Ara
to avoid
01
kaçınmak, uzak durmak
to intentionally stay away from or refuse contact with someone
Transitive: to avoid sb
Example
To prevent a confrontation, he tried to avoid his ex-girlfriend at the party.
Bir çatışmayı önlemek için, partide eski kız arkadaşından kaçınmaya çalıştı.
She avoided her neighbors after their recent argument.
Son tartışmalarından sonra komşularından kaçındı.
1.1
sakınmak
to keep away from or deliberately not do something
Transitive: to avoid an action or situation
Example
They avoid smoking as it's detrimental to their health.
Sağlıklarına zararlı olduğu için sigara içmekten kaçınırlar.
The doctor advised him to avoid excessive sugar intake.
Doktor ona aşırı şeker alımından kaçınmasını tavsiye etti.
02
önlemek
to stop something from taking place or occurring
Transitive: to avoid an undesirable occurrence
Example
The safety measures in place are designed to avoid accidents in the workplace.

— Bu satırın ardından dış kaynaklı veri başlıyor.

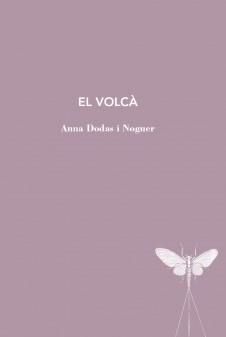 EL VOLCA  -129 | 9788412665987 | DODAS I NOGUER, ANNA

Uygulamadaki güvenlik önlemleri, iş yerinde kazaları önlemek için tasarlanmıştır.
She left early to avoid getting caught in the heavy traffic.
Ağır trafiğe yakalanmamak için erken ayrıldı.
03
iptal etmek, geçersiz kılmak
to cancel or invalidate a legal agreement, decision, or contract
Transitive: to avoid a legal agreement or decision
Example
The judge avoided the contract, declaring it legally unenforceable.
Yargıç, sözleşmeyi iptal etti ve yasal olarak uygulanamaz ilan etti.
The treaty was avoided after evidence of fraud emerged.
Dolandırıcılık kanıtları ortaya çıktıktan sonra antlaşma iptal edildi.